More British reinforcements arrived, including troops from 39th Infantry Brigade and two Royal Air Force Martinsyde fighter-bombers. But the local forces frequently melted away when attacked or failed to follow orders. Leith-Ross noted that during one engagement ‘the Armenians instead of holding on to the Binagardy position fled at the first attack’.

He also witnessed Armenian women fighting in the trenches:

‘There were many women who did this, for they had lost their homes and had nowhere else to go. They preferred to take their chances with their own men, rather than remain behind unprotected’.

On 1 September 1918, large Turkish regular forces and Muslim tribesmen launched co-ordinated offensives against both Baku and Hamadan. Baku fell on 14 September.

Dunsterville evacuated his force back to Enzeli and then Hamadan, leaving 180 soldiers dead or captured. He was accompanied by thousands of Armenian refugees.

Judging the missions

Luckily, the Turks greatly overestimated Dunsterforce’s strength. Once it was back in northern Persia they suspended their drive from Tabriz towards Hamadan. This provided some security to the right flank of the British forces in Mesopotamia, one of the original goals of the mission.

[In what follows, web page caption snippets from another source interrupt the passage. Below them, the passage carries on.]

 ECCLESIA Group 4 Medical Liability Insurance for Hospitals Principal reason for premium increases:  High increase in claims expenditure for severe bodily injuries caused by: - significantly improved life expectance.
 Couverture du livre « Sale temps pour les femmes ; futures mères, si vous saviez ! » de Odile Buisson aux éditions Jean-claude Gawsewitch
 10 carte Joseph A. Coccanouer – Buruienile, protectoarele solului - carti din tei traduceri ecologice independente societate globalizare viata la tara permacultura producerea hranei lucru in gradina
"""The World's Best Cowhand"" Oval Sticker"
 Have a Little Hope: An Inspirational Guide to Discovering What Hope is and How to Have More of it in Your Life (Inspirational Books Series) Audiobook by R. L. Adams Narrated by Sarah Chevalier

The War Office disbanded Dunsterforce on 22 September 1918. Most of the surviving men returned to their original units.

The resources available to Dunsterville, both in terms of men and equipment, were insufficient to accomplish the mission’s main goals of holding oil-rich Baku before advancing to Tiflis or securing the railway network. The British also struggled to mobilise the residents of Baku, who were too preoccupied with infighting to mount a united defence.

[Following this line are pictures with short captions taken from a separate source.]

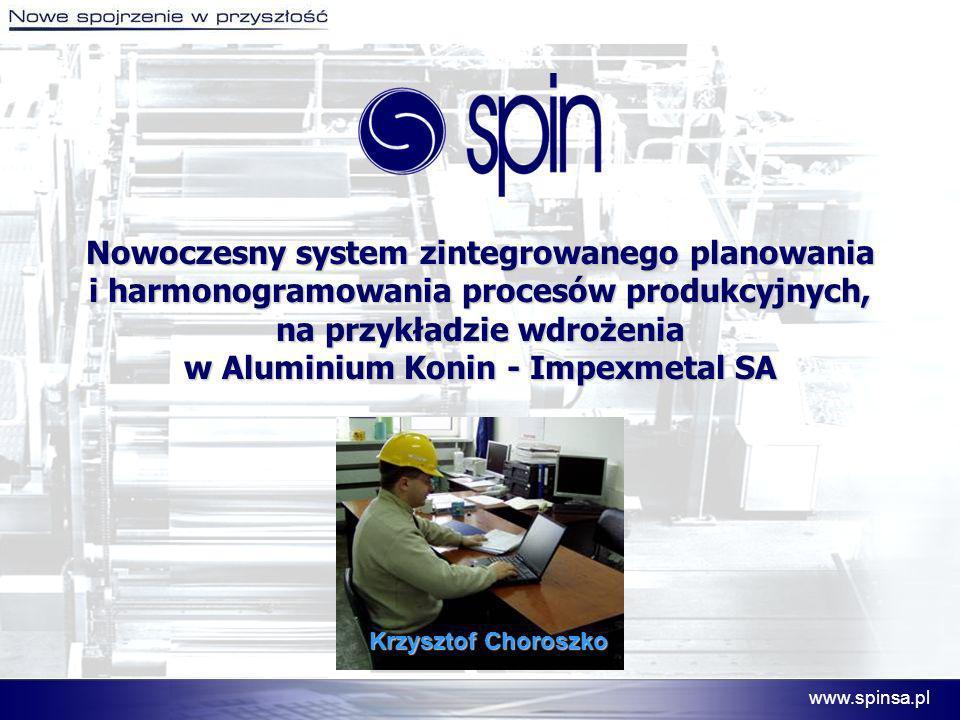 Nowoczesny system zintegrowanego planowania i harmonogramowania procesów produkcyjnych, na przykładzie wdrożenia w Aluminium Konin - Impexmetal SA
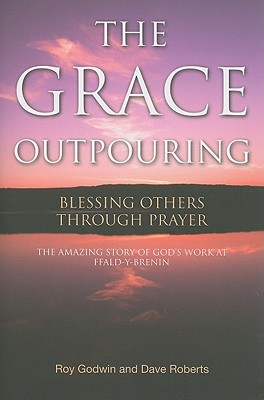 The Grace Outpouring: Blessing Others Through Prayer - Godwin, Roy, and Roberts, Dave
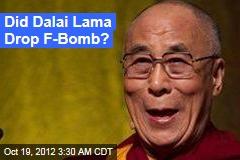 Did Dalai Lama Drop F-Bomb?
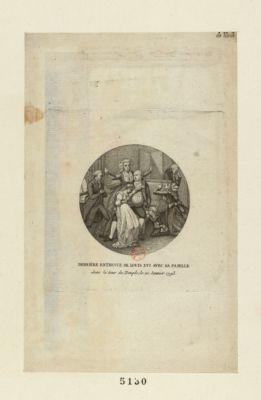 Dernière entrevue de Louis XVI avec sa famille [estampe]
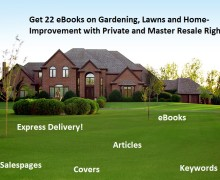 I will give you 22 eBooks on Gardening, Lawns and Home-Improvement with Private and Master Resale Rights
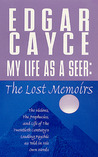 My Life as a Seer: The Lost Memories: The Lost Memoirs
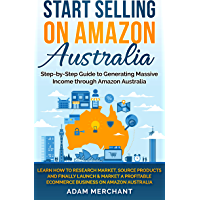 Start Selling on Amazon Australia: Learn How to Research Market, Source Products, and Launch a Profitable Home Based…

Despite this, Britain’s wartime prime minister David Lloyd George believed Dunsterforce succeeded in keeping the Ottomans and Germans from acquiring much-needed oil for six crucial weeks in August and September 1918. This was a period in which the war was decided by victories over Germany on the Western Front, and defeats of the Ottomans in Mesopotamia, Palestine, and Salonika.

On 30 October 1918, the Ottoman Empire signed the Armistice of Mudros with the Allies, so its occupation of Baku and the oilfields was short lived.

Special Force

They may not have achieved all their objectives, but the men of Dunsterforce exhibited the kind of courage and endurance that we often associate with Special Forces missions.

In northern Persia and the Caucasus the conditions in which they travelled and fought were extreme. Marches of up to 30 miles per day in temperatures topping 50C, or plummeting to -40C in the mountain passes, were routine.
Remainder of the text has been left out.